(Excerpts from a spatial reasoning dataset)
-- Begin --

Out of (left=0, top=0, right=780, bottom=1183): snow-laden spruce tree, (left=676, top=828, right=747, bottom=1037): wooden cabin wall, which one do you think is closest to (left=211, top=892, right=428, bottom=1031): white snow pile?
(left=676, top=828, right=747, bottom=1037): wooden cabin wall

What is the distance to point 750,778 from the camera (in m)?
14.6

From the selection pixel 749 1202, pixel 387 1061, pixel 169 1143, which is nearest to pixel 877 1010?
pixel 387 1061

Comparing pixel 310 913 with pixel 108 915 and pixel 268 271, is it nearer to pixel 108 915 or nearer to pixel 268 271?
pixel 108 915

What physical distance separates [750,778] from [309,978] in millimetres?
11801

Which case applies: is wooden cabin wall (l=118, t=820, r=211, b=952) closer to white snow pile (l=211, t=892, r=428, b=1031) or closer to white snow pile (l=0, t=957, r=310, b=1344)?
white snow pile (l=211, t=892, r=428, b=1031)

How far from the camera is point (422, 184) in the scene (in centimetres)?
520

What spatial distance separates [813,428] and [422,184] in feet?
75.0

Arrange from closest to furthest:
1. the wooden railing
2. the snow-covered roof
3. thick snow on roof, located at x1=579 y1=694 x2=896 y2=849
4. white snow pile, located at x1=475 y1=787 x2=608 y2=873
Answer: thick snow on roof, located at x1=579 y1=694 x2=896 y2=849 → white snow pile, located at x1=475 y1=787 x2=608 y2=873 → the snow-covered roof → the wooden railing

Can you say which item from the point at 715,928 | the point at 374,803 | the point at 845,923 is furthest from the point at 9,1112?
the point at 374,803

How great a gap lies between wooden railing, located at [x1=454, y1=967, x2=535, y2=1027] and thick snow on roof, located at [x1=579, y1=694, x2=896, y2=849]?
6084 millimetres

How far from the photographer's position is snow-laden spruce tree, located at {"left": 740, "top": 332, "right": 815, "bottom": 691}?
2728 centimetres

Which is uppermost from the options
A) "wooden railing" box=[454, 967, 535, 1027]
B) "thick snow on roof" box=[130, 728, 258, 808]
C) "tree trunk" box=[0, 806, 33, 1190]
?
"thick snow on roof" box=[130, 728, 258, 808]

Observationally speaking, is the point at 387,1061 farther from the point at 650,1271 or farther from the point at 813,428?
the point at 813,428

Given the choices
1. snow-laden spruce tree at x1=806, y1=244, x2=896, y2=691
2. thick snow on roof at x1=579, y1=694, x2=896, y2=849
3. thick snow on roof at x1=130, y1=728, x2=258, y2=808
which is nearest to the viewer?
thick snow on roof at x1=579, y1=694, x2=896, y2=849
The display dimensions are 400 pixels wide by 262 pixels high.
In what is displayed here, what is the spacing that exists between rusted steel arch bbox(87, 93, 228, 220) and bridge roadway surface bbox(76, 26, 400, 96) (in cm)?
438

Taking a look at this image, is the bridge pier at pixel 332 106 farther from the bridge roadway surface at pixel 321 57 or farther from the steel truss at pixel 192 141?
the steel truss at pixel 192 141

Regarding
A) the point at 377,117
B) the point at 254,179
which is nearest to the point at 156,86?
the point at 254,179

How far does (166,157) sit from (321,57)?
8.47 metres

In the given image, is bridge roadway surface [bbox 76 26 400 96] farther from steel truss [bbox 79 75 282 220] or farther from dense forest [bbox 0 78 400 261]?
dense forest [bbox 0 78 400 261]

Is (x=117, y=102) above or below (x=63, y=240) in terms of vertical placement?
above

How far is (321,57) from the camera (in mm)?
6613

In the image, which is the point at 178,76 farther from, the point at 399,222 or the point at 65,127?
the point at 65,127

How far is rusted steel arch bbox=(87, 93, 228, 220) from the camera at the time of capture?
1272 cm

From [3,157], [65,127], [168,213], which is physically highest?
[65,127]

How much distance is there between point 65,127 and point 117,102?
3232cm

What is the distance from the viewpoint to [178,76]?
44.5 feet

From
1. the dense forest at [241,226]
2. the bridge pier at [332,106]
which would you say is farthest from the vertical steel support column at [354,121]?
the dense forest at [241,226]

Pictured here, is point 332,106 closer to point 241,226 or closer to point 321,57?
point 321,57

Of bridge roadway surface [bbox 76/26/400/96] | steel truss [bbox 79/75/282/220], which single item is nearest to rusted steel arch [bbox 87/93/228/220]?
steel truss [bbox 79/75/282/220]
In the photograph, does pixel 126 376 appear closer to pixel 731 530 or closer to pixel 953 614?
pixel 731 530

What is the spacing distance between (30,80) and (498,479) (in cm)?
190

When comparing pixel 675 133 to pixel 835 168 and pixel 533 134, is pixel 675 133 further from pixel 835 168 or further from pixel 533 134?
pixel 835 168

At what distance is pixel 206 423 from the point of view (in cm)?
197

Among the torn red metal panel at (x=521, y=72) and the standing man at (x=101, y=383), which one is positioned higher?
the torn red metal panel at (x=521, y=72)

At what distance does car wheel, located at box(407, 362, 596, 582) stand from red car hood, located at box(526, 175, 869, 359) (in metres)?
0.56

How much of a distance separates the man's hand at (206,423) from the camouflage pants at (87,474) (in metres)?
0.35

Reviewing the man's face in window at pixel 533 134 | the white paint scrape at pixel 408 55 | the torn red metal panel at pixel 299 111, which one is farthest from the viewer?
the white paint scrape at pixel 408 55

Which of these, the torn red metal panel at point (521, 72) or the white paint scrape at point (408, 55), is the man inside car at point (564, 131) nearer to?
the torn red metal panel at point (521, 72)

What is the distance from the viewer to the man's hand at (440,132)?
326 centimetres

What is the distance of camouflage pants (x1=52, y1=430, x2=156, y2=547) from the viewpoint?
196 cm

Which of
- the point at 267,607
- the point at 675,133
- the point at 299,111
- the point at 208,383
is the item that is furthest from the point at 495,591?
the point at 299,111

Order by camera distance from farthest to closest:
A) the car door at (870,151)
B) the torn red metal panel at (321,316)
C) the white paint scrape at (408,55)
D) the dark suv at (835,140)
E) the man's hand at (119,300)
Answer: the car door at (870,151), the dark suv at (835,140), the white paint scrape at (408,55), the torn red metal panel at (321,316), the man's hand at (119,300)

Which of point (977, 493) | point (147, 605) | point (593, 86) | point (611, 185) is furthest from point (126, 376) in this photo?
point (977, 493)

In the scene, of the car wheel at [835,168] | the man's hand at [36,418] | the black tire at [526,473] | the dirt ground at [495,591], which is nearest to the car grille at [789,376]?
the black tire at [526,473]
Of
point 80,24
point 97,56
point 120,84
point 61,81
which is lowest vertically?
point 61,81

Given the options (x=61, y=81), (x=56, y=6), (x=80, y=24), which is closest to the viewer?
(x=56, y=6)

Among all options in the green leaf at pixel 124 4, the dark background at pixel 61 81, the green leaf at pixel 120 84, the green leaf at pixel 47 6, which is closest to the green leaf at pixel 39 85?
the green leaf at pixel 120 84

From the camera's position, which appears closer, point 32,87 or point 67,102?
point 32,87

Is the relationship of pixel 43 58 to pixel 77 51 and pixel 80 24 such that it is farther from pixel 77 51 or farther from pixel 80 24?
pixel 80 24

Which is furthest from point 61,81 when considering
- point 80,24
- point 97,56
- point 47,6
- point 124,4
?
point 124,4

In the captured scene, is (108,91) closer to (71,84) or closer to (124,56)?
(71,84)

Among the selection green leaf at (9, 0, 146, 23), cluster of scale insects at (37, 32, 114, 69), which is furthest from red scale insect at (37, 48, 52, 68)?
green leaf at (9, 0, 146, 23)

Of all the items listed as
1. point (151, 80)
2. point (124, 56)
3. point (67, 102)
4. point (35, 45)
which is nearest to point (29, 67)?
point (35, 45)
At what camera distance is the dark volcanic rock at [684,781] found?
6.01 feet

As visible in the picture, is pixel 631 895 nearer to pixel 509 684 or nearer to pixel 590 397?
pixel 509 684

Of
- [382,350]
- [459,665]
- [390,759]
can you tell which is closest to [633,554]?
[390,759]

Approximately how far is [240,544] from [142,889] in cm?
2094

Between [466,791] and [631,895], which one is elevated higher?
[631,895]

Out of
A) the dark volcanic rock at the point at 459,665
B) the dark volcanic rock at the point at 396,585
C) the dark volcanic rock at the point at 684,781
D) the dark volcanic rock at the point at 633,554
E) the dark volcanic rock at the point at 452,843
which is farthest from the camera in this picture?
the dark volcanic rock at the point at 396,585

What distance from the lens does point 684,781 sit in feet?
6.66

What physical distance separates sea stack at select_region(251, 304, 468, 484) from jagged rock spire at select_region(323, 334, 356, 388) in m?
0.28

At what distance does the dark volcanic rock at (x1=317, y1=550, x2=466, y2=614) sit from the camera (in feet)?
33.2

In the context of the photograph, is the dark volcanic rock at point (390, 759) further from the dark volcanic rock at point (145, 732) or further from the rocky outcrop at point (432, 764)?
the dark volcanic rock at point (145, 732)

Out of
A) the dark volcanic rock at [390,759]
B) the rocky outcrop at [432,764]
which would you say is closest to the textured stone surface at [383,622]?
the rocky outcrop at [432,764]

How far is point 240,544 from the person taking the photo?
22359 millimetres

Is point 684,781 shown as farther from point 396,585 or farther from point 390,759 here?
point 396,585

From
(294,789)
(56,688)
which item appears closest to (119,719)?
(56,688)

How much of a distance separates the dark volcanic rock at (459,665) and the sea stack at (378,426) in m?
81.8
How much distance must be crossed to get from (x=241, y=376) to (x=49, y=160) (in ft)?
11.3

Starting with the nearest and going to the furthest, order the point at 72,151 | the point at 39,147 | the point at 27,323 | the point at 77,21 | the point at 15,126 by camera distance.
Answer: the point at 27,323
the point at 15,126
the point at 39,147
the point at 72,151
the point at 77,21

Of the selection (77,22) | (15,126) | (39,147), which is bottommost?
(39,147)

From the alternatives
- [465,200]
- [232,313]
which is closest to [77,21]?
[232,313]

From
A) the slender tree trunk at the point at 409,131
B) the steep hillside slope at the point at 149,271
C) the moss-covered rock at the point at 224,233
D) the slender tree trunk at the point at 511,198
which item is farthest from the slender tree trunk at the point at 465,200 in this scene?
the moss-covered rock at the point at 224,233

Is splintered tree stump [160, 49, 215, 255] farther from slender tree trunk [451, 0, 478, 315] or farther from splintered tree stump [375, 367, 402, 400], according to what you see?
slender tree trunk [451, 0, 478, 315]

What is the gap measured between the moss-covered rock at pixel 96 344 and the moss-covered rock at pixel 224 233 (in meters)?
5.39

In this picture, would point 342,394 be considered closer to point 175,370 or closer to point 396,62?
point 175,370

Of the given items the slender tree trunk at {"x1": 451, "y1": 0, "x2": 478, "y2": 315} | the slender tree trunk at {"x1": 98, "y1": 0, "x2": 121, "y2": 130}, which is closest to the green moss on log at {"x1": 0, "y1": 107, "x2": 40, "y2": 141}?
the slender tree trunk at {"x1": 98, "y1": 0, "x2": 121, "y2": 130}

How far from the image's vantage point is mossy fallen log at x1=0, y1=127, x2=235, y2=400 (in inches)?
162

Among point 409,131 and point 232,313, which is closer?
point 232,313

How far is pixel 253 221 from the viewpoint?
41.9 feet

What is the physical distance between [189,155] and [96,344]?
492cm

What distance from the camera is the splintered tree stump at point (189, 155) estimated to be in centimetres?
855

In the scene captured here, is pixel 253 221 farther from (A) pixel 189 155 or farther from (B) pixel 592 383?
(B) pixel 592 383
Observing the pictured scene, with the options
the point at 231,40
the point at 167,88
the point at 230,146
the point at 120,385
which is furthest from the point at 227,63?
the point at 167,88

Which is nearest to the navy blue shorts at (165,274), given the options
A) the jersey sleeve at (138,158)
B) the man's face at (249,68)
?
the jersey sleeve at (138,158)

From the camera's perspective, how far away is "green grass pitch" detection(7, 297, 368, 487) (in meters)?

-- End --

Instructions to follow: Please return, unchanged and with nothing else, the stretch of rows above from the line containing "Can you say" through the line containing "6084 millimetres", including both of those lines.

Solved exercise:
Can you say which item from the point at 715,928 | the point at 374,803 | the point at 845,923 is furthest from the point at 9,1112?
the point at 374,803

How great a gap lies between wooden railing, located at [x1=454, y1=967, x2=535, y2=1027] and thick snow on roof, located at [x1=579, y1=694, x2=896, y2=849]?
6084 millimetres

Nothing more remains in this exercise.